TASK OBJECTIVE: Pick up the tribute to Geoffrey Frost below and continue it from its last sentence, the one about the Razr's first three months.

EXCERPTED PASSAGE:
|---|
Geoffrey Frost died in Chicago on November 17 of natural causes. He was Executive Vice President, Chief Marketing Officer and brand stewart at Motorola. We remember him as a man responsible for one of the great acts of corporate creativity and brand rescue of our time.
Frost and the phone that saved Motorola
Motorola had pioneered the mobile-phone industry, but in the early 1990s it was foundering. It had lost nearly $6.5 billion in 2001-2002, and was now well behind Nokia, the category leader in the headset market. Korean competitors were beginning to take away market share, and Samsung and LG now had, as Anthony puts it, a "lock on cool." Motorola found itself in a competitive "death valley." It was too small to outmuscle Nokia, too large to out-innovate the Koreans.
Frost thought he saw a way out of this position and he made himself the champion of a phone called Razr that had emerged from the Moto City design center in Chicago. This slender, expensive phone was introduced in August of 2004 and it managed to exceed the company’s total lifetime projections for the product in its first three months.
|---|
GIVEN INFORMATION:
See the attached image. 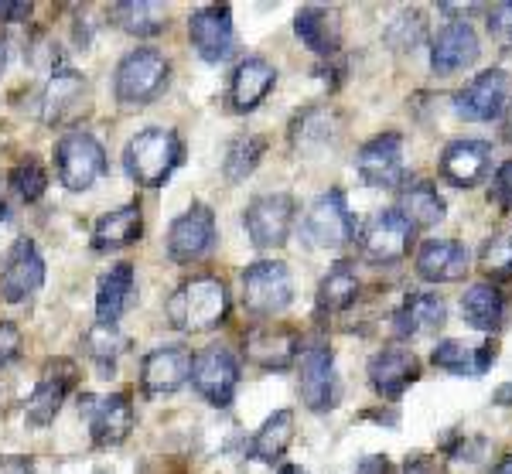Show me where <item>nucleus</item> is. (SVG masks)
Here are the masks:
<instances>
[{"label": "nucleus", "instance_id": "nucleus-13", "mask_svg": "<svg viewBox=\"0 0 512 474\" xmlns=\"http://www.w3.org/2000/svg\"><path fill=\"white\" fill-rule=\"evenodd\" d=\"M188 38L198 58L209 65H219L233 55L236 28H233V7L229 4H205L188 18Z\"/></svg>", "mask_w": 512, "mask_h": 474}, {"label": "nucleus", "instance_id": "nucleus-54", "mask_svg": "<svg viewBox=\"0 0 512 474\" xmlns=\"http://www.w3.org/2000/svg\"><path fill=\"white\" fill-rule=\"evenodd\" d=\"M7 52H11V41H7V35H0V72L7 69Z\"/></svg>", "mask_w": 512, "mask_h": 474}, {"label": "nucleus", "instance_id": "nucleus-16", "mask_svg": "<svg viewBox=\"0 0 512 474\" xmlns=\"http://www.w3.org/2000/svg\"><path fill=\"white\" fill-rule=\"evenodd\" d=\"M509 103V72L485 69L454 96V113L468 123H492L499 120Z\"/></svg>", "mask_w": 512, "mask_h": 474}, {"label": "nucleus", "instance_id": "nucleus-8", "mask_svg": "<svg viewBox=\"0 0 512 474\" xmlns=\"http://www.w3.org/2000/svg\"><path fill=\"white\" fill-rule=\"evenodd\" d=\"M414 236H417V229L403 219L400 209H379L355 239H359V253L366 263L393 266L410 256Z\"/></svg>", "mask_w": 512, "mask_h": 474}, {"label": "nucleus", "instance_id": "nucleus-5", "mask_svg": "<svg viewBox=\"0 0 512 474\" xmlns=\"http://www.w3.org/2000/svg\"><path fill=\"white\" fill-rule=\"evenodd\" d=\"M106 171H110L106 147L89 130H69L55 144V174H59V185L69 191L93 188Z\"/></svg>", "mask_w": 512, "mask_h": 474}, {"label": "nucleus", "instance_id": "nucleus-33", "mask_svg": "<svg viewBox=\"0 0 512 474\" xmlns=\"http://www.w3.org/2000/svg\"><path fill=\"white\" fill-rule=\"evenodd\" d=\"M110 21L123 35L154 38L168 28V7L158 4V0H120V4L110 7Z\"/></svg>", "mask_w": 512, "mask_h": 474}, {"label": "nucleus", "instance_id": "nucleus-55", "mask_svg": "<svg viewBox=\"0 0 512 474\" xmlns=\"http://www.w3.org/2000/svg\"><path fill=\"white\" fill-rule=\"evenodd\" d=\"M277 474H308L304 468H297V464H284V468H280Z\"/></svg>", "mask_w": 512, "mask_h": 474}, {"label": "nucleus", "instance_id": "nucleus-10", "mask_svg": "<svg viewBox=\"0 0 512 474\" xmlns=\"http://www.w3.org/2000/svg\"><path fill=\"white\" fill-rule=\"evenodd\" d=\"M216 239H219V229H216V212L209 209L205 202H195L188 212H181L168 229V256L181 266H192L198 260L216 249Z\"/></svg>", "mask_w": 512, "mask_h": 474}, {"label": "nucleus", "instance_id": "nucleus-49", "mask_svg": "<svg viewBox=\"0 0 512 474\" xmlns=\"http://www.w3.org/2000/svg\"><path fill=\"white\" fill-rule=\"evenodd\" d=\"M352 474H393V464H390V457H383V454H369V457H362L359 468Z\"/></svg>", "mask_w": 512, "mask_h": 474}, {"label": "nucleus", "instance_id": "nucleus-35", "mask_svg": "<svg viewBox=\"0 0 512 474\" xmlns=\"http://www.w3.org/2000/svg\"><path fill=\"white\" fill-rule=\"evenodd\" d=\"M291 444H294V413L277 410V413H270V417L263 420V427L253 434L250 457L260 464H277Z\"/></svg>", "mask_w": 512, "mask_h": 474}, {"label": "nucleus", "instance_id": "nucleus-41", "mask_svg": "<svg viewBox=\"0 0 512 474\" xmlns=\"http://www.w3.org/2000/svg\"><path fill=\"white\" fill-rule=\"evenodd\" d=\"M431 362L437 369L451 372V376H472L475 379V348L458 342V338H444V342L434 345Z\"/></svg>", "mask_w": 512, "mask_h": 474}, {"label": "nucleus", "instance_id": "nucleus-40", "mask_svg": "<svg viewBox=\"0 0 512 474\" xmlns=\"http://www.w3.org/2000/svg\"><path fill=\"white\" fill-rule=\"evenodd\" d=\"M424 38H427V21H424V14H420L417 7L400 11L390 21V28H386V41H390L396 52H414Z\"/></svg>", "mask_w": 512, "mask_h": 474}, {"label": "nucleus", "instance_id": "nucleus-9", "mask_svg": "<svg viewBox=\"0 0 512 474\" xmlns=\"http://www.w3.org/2000/svg\"><path fill=\"white\" fill-rule=\"evenodd\" d=\"M297 219V202L287 191L274 195H256L243 209V229L256 249H280L291 239Z\"/></svg>", "mask_w": 512, "mask_h": 474}, {"label": "nucleus", "instance_id": "nucleus-28", "mask_svg": "<svg viewBox=\"0 0 512 474\" xmlns=\"http://www.w3.org/2000/svg\"><path fill=\"white\" fill-rule=\"evenodd\" d=\"M338 130H342V116H338L332 106H304L301 113H294L291 127H287V137H291L294 151L315 154V151H325L328 144H335Z\"/></svg>", "mask_w": 512, "mask_h": 474}, {"label": "nucleus", "instance_id": "nucleus-22", "mask_svg": "<svg viewBox=\"0 0 512 474\" xmlns=\"http://www.w3.org/2000/svg\"><path fill=\"white\" fill-rule=\"evenodd\" d=\"M277 86V69L260 55H250L233 69L229 76V110L233 113H253Z\"/></svg>", "mask_w": 512, "mask_h": 474}, {"label": "nucleus", "instance_id": "nucleus-38", "mask_svg": "<svg viewBox=\"0 0 512 474\" xmlns=\"http://www.w3.org/2000/svg\"><path fill=\"white\" fill-rule=\"evenodd\" d=\"M86 352L96 362V369L110 379V372L117 369V359L123 352V338L117 328H106V324H93L86 331Z\"/></svg>", "mask_w": 512, "mask_h": 474}, {"label": "nucleus", "instance_id": "nucleus-34", "mask_svg": "<svg viewBox=\"0 0 512 474\" xmlns=\"http://www.w3.org/2000/svg\"><path fill=\"white\" fill-rule=\"evenodd\" d=\"M396 209L403 212V219L414 229H434L437 222H444V215H448V202H444V195L431 181H414V185H407L400 191Z\"/></svg>", "mask_w": 512, "mask_h": 474}, {"label": "nucleus", "instance_id": "nucleus-51", "mask_svg": "<svg viewBox=\"0 0 512 474\" xmlns=\"http://www.w3.org/2000/svg\"><path fill=\"white\" fill-rule=\"evenodd\" d=\"M492 403H495V406H512V386H509V382H506V386L495 389Z\"/></svg>", "mask_w": 512, "mask_h": 474}, {"label": "nucleus", "instance_id": "nucleus-29", "mask_svg": "<svg viewBox=\"0 0 512 474\" xmlns=\"http://www.w3.org/2000/svg\"><path fill=\"white\" fill-rule=\"evenodd\" d=\"M140 236H144V209L140 202H127L106 212L93 226V249L96 253H120V249L140 243Z\"/></svg>", "mask_w": 512, "mask_h": 474}, {"label": "nucleus", "instance_id": "nucleus-36", "mask_svg": "<svg viewBox=\"0 0 512 474\" xmlns=\"http://www.w3.org/2000/svg\"><path fill=\"white\" fill-rule=\"evenodd\" d=\"M270 140L263 133H239L233 144L226 147V157H222V178L229 185H243L250 174L260 168V161L267 157Z\"/></svg>", "mask_w": 512, "mask_h": 474}, {"label": "nucleus", "instance_id": "nucleus-27", "mask_svg": "<svg viewBox=\"0 0 512 474\" xmlns=\"http://www.w3.org/2000/svg\"><path fill=\"white\" fill-rule=\"evenodd\" d=\"M134 290H137L134 263L110 266L96 284V324L117 328L120 318L127 314V307L134 304Z\"/></svg>", "mask_w": 512, "mask_h": 474}, {"label": "nucleus", "instance_id": "nucleus-30", "mask_svg": "<svg viewBox=\"0 0 512 474\" xmlns=\"http://www.w3.org/2000/svg\"><path fill=\"white\" fill-rule=\"evenodd\" d=\"M294 35L301 38V45L308 52H315L321 58H332L342 48V28H338L335 11L321 4H308L294 14Z\"/></svg>", "mask_w": 512, "mask_h": 474}, {"label": "nucleus", "instance_id": "nucleus-50", "mask_svg": "<svg viewBox=\"0 0 512 474\" xmlns=\"http://www.w3.org/2000/svg\"><path fill=\"white\" fill-rule=\"evenodd\" d=\"M403 474H437V464H434V457H427V454H410L407 461H403Z\"/></svg>", "mask_w": 512, "mask_h": 474}, {"label": "nucleus", "instance_id": "nucleus-31", "mask_svg": "<svg viewBox=\"0 0 512 474\" xmlns=\"http://www.w3.org/2000/svg\"><path fill=\"white\" fill-rule=\"evenodd\" d=\"M359 273H355L352 260H338L335 266H328V273L321 277L318 294H315V314L318 318H335V314L349 311L359 301Z\"/></svg>", "mask_w": 512, "mask_h": 474}, {"label": "nucleus", "instance_id": "nucleus-20", "mask_svg": "<svg viewBox=\"0 0 512 474\" xmlns=\"http://www.w3.org/2000/svg\"><path fill=\"white\" fill-rule=\"evenodd\" d=\"M89 413V434H93L96 447H120L123 440L134 434L137 410L130 393H110L103 399H86Z\"/></svg>", "mask_w": 512, "mask_h": 474}, {"label": "nucleus", "instance_id": "nucleus-37", "mask_svg": "<svg viewBox=\"0 0 512 474\" xmlns=\"http://www.w3.org/2000/svg\"><path fill=\"white\" fill-rule=\"evenodd\" d=\"M7 185H11V191L21 198V202H28V205L38 202V198L48 191V171H45V164H41L35 154L21 157V161L14 164L11 171H7Z\"/></svg>", "mask_w": 512, "mask_h": 474}, {"label": "nucleus", "instance_id": "nucleus-43", "mask_svg": "<svg viewBox=\"0 0 512 474\" xmlns=\"http://www.w3.org/2000/svg\"><path fill=\"white\" fill-rule=\"evenodd\" d=\"M489 202L499 205L502 212H512V161L499 164L492 178V188H489Z\"/></svg>", "mask_w": 512, "mask_h": 474}, {"label": "nucleus", "instance_id": "nucleus-52", "mask_svg": "<svg viewBox=\"0 0 512 474\" xmlns=\"http://www.w3.org/2000/svg\"><path fill=\"white\" fill-rule=\"evenodd\" d=\"M502 127H506V140L512 144V99L506 103V110H502Z\"/></svg>", "mask_w": 512, "mask_h": 474}, {"label": "nucleus", "instance_id": "nucleus-21", "mask_svg": "<svg viewBox=\"0 0 512 474\" xmlns=\"http://www.w3.org/2000/svg\"><path fill=\"white\" fill-rule=\"evenodd\" d=\"M414 270L424 284H458L472 270V249L458 239H427L417 249Z\"/></svg>", "mask_w": 512, "mask_h": 474}, {"label": "nucleus", "instance_id": "nucleus-7", "mask_svg": "<svg viewBox=\"0 0 512 474\" xmlns=\"http://www.w3.org/2000/svg\"><path fill=\"white\" fill-rule=\"evenodd\" d=\"M301 232L308 239V246L315 249H342L349 246L359 229H355V215L349 209V198L342 188H328L325 195H318L311 202L308 215L301 222Z\"/></svg>", "mask_w": 512, "mask_h": 474}, {"label": "nucleus", "instance_id": "nucleus-44", "mask_svg": "<svg viewBox=\"0 0 512 474\" xmlns=\"http://www.w3.org/2000/svg\"><path fill=\"white\" fill-rule=\"evenodd\" d=\"M489 31L495 38L506 41V45H512V0H506V4H495L489 11Z\"/></svg>", "mask_w": 512, "mask_h": 474}, {"label": "nucleus", "instance_id": "nucleus-18", "mask_svg": "<svg viewBox=\"0 0 512 474\" xmlns=\"http://www.w3.org/2000/svg\"><path fill=\"white\" fill-rule=\"evenodd\" d=\"M192 362L195 355L188 352L185 345H158L144 355L140 362V386H144L147 396H171L192 379Z\"/></svg>", "mask_w": 512, "mask_h": 474}, {"label": "nucleus", "instance_id": "nucleus-53", "mask_svg": "<svg viewBox=\"0 0 512 474\" xmlns=\"http://www.w3.org/2000/svg\"><path fill=\"white\" fill-rule=\"evenodd\" d=\"M489 474H512V454H506V457H502V461L495 464V468H492Z\"/></svg>", "mask_w": 512, "mask_h": 474}, {"label": "nucleus", "instance_id": "nucleus-23", "mask_svg": "<svg viewBox=\"0 0 512 474\" xmlns=\"http://www.w3.org/2000/svg\"><path fill=\"white\" fill-rule=\"evenodd\" d=\"M492 144L489 140H451L441 154V174L454 188H475L489 178Z\"/></svg>", "mask_w": 512, "mask_h": 474}, {"label": "nucleus", "instance_id": "nucleus-39", "mask_svg": "<svg viewBox=\"0 0 512 474\" xmlns=\"http://www.w3.org/2000/svg\"><path fill=\"white\" fill-rule=\"evenodd\" d=\"M478 266H482L489 284H506L512 280V236H492L478 249Z\"/></svg>", "mask_w": 512, "mask_h": 474}, {"label": "nucleus", "instance_id": "nucleus-46", "mask_svg": "<svg viewBox=\"0 0 512 474\" xmlns=\"http://www.w3.org/2000/svg\"><path fill=\"white\" fill-rule=\"evenodd\" d=\"M35 7L24 4V0H0V24H24L31 21Z\"/></svg>", "mask_w": 512, "mask_h": 474}, {"label": "nucleus", "instance_id": "nucleus-12", "mask_svg": "<svg viewBox=\"0 0 512 474\" xmlns=\"http://www.w3.org/2000/svg\"><path fill=\"white\" fill-rule=\"evenodd\" d=\"M192 386H195V393L209 406H216V410L233 406L236 389H239V359L229 348H219V345L198 352L192 362Z\"/></svg>", "mask_w": 512, "mask_h": 474}, {"label": "nucleus", "instance_id": "nucleus-32", "mask_svg": "<svg viewBox=\"0 0 512 474\" xmlns=\"http://www.w3.org/2000/svg\"><path fill=\"white\" fill-rule=\"evenodd\" d=\"M461 314H465V321L472 324L475 331L495 335V331L506 324V314H509L506 294L495 284H489V280H478V284L468 287L465 297H461Z\"/></svg>", "mask_w": 512, "mask_h": 474}, {"label": "nucleus", "instance_id": "nucleus-24", "mask_svg": "<svg viewBox=\"0 0 512 474\" xmlns=\"http://www.w3.org/2000/svg\"><path fill=\"white\" fill-rule=\"evenodd\" d=\"M444 321H448V304H444V297L431 294V290H414V294L403 297V304L393 311V335L400 338V342H410V338L431 335Z\"/></svg>", "mask_w": 512, "mask_h": 474}, {"label": "nucleus", "instance_id": "nucleus-26", "mask_svg": "<svg viewBox=\"0 0 512 474\" xmlns=\"http://www.w3.org/2000/svg\"><path fill=\"white\" fill-rule=\"evenodd\" d=\"M301 355V335L284 324H260L246 335V359L260 369H287Z\"/></svg>", "mask_w": 512, "mask_h": 474}, {"label": "nucleus", "instance_id": "nucleus-11", "mask_svg": "<svg viewBox=\"0 0 512 474\" xmlns=\"http://www.w3.org/2000/svg\"><path fill=\"white\" fill-rule=\"evenodd\" d=\"M76 382H79V369L72 359H48L41 365L35 393L24 403V420H28V427L45 430L48 423L59 417L62 403L69 399L72 389H76Z\"/></svg>", "mask_w": 512, "mask_h": 474}, {"label": "nucleus", "instance_id": "nucleus-4", "mask_svg": "<svg viewBox=\"0 0 512 474\" xmlns=\"http://www.w3.org/2000/svg\"><path fill=\"white\" fill-rule=\"evenodd\" d=\"M297 389L311 413H332L342 403V379L335 369V352L325 338H315L297 355Z\"/></svg>", "mask_w": 512, "mask_h": 474}, {"label": "nucleus", "instance_id": "nucleus-48", "mask_svg": "<svg viewBox=\"0 0 512 474\" xmlns=\"http://www.w3.org/2000/svg\"><path fill=\"white\" fill-rule=\"evenodd\" d=\"M0 474H35V461L24 454H0Z\"/></svg>", "mask_w": 512, "mask_h": 474}, {"label": "nucleus", "instance_id": "nucleus-6", "mask_svg": "<svg viewBox=\"0 0 512 474\" xmlns=\"http://www.w3.org/2000/svg\"><path fill=\"white\" fill-rule=\"evenodd\" d=\"M294 304V280L287 263L256 260L243 270V307L256 318H274Z\"/></svg>", "mask_w": 512, "mask_h": 474}, {"label": "nucleus", "instance_id": "nucleus-2", "mask_svg": "<svg viewBox=\"0 0 512 474\" xmlns=\"http://www.w3.org/2000/svg\"><path fill=\"white\" fill-rule=\"evenodd\" d=\"M185 161V140L178 130L147 127L123 147V168L140 188H161Z\"/></svg>", "mask_w": 512, "mask_h": 474}, {"label": "nucleus", "instance_id": "nucleus-45", "mask_svg": "<svg viewBox=\"0 0 512 474\" xmlns=\"http://www.w3.org/2000/svg\"><path fill=\"white\" fill-rule=\"evenodd\" d=\"M482 451H485V440L482 437H461L458 444H451V457L454 461H482Z\"/></svg>", "mask_w": 512, "mask_h": 474}, {"label": "nucleus", "instance_id": "nucleus-3", "mask_svg": "<svg viewBox=\"0 0 512 474\" xmlns=\"http://www.w3.org/2000/svg\"><path fill=\"white\" fill-rule=\"evenodd\" d=\"M171 62L158 48H134L120 58L117 76H113V93L123 106H147L161 96V89L168 86Z\"/></svg>", "mask_w": 512, "mask_h": 474}, {"label": "nucleus", "instance_id": "nucleus-17", "mask_svg": "<svg viewBox=\"0 0 512 474\" xmlns=\"http://www.w3.org/2000/svg\"><path fill=\"white\" fill-rule=\"evenodd\" d=\"M482 55V41H478L475 28L468 21H448L434 31L431 38V69L434 76L448 79L458 72L472 69Z\"/></svg>", "mask_w": 512, "mask_h": 474}, {"label": "nucleus", "instance_id": "nucleus-47", "mask_svg": "<svg viewBox=\"0 0 512 474\" xmlns=\"http://www.w3.org/2000/svg\"><path fill=\"white\" fill-rule=\"evenodd\" d=\"M495 359H499V345H495L492 338H489V342L478 345L475 348V379L485 376V372H489L492 365H495Z\"/></svg>", "mask_w": 512, "mask_h": 474}, {"label": "nucleus", "instance_id": "nucleus-14", "mask_svg": "<svg viewBox=\"0 0 512 474\" xmlns=\"http://www.w3.org/2000/svg\"><path fill=\"white\" fill-rule=\"evenodd\" d=\"M41 284H45V260H41L38 246L24 236L14 239L4 266H0V301L24 304L31 294H38Z\"/></svg>", "mask_w": 512, "mask_h": 474}, {"label": "nucleus", "instance_id": "nucleus-25", "mask_svg": "<svg viewBox=\"0 0 512 474\" xmlns=\"http://www.w3.org/2000/svg\"><path fill=\"white\" fill-rule=\"evenodd\" d=\"M86 96L89 82L76 69H55L45 86V96H41V120L48 127H62L72 116H79V110H86Z\"/></svg>", "mask_w": 512, "mask_h": 474}, {"label": "nucleus", "instance_id": "nucleus-15", "mask_svg": "<svg viewBox=\"0 0 512 474\" xmlns=\"http://www.w3.org/2000/svg\"><path fill=\"white\" fill-rule=\"evenodd\" d=\"M355 171L369 188H396L403 181V133L383 130L359 147Z\"/></svg>", "mask_w": 512, "mask_h": 474}, {"label": "nucleus", "instance_id": "nucleus-42", "mask_svg": "<svg viewBox=\"0 0 512 474\" xmlns=\"http://www.w3.org/2000/svg\"><path fill=\"white\" fill-rule=\"evenodd\" d=\"M21 348H24V335H21L18 324L0 321V369H7V365L18 359Z\"/></svg>", "mask_w": 512, "mask_h": 474}, {"label": "nucleus", "instance_id": "nucleus-19", "mask_svg": "<svg viewBox=\"0 0 512 474\" xmlns=\"http://www.w3.org/2000/svg\"><path fill=\"white\" fill-rule=\"evenodd\" d=\"M366 376H369V386H373V393L379 399L396 403V399H400L420 379V359L403 345H386V348H379L373 359H369Z\"/></svg>", "mask_w": 512, "mask_h": 474}, {"label": "nucleus", "instance_id": "nucleus-1", "mask_svg": "<svg viewBox=\"0 0 512 474\" xmlns=\"http://www.w3.org/2000/svg\"><path fill=\"white\" fill-rule=\"evenodd\" d=\"M229 287L212 273H198L188 277L185 284L175 287V294L164 304L171 328L185 331V335H202V331H216L229 321Z\"/></svg>", "mask_w": 512, "mask_h": 474}]
</instances>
|---|
ANSWER FOR THIS EXERCISE:
One of Frost’s colleagues at Motorola, Roger Jellicoe, remembers Frost’s role.
[Frost] was frustrated with how stodgy our products had become. He wanted a couple of initiatives up and running that would break that image. ‘I don’t care what you have to do, let’s get this done.’
Frost left behind this glimpse of his strategy when he drew four lessons from the Razr success:
1. "It was a bet being made, not a base being covered. We didn’t even include it in the sector’s business plan."
2. "No compromise was the standard operating procedure. We didn’t juggle tradeoffs, we just insisted on excellence."
3. "We didn’t try to predict the market for the product based on history, we bet that if it was good enough, it would make its own market."
4. "We put the best, brightest, craziest, and most passionate people we had on it."
"Make it’s own market," now that the way marketer’s used to do it. But Razr was not just a matter of having the courage of one’s convictions. Frost had also found a way to spare the Razr Motorola’s version of "death by committee." (This is nicely documented by Anthony, below.)
It is clear that Ed Zander, the CEO who joined Motorola in 2004, also contributed both to Frost’s opportunities and his new passion. Zander put dollars behind the Razr, but he made a more fundamental contribution to the world in which Frost was working. Here is Frost talking about the effect Zander had on the Motorola corporate culture.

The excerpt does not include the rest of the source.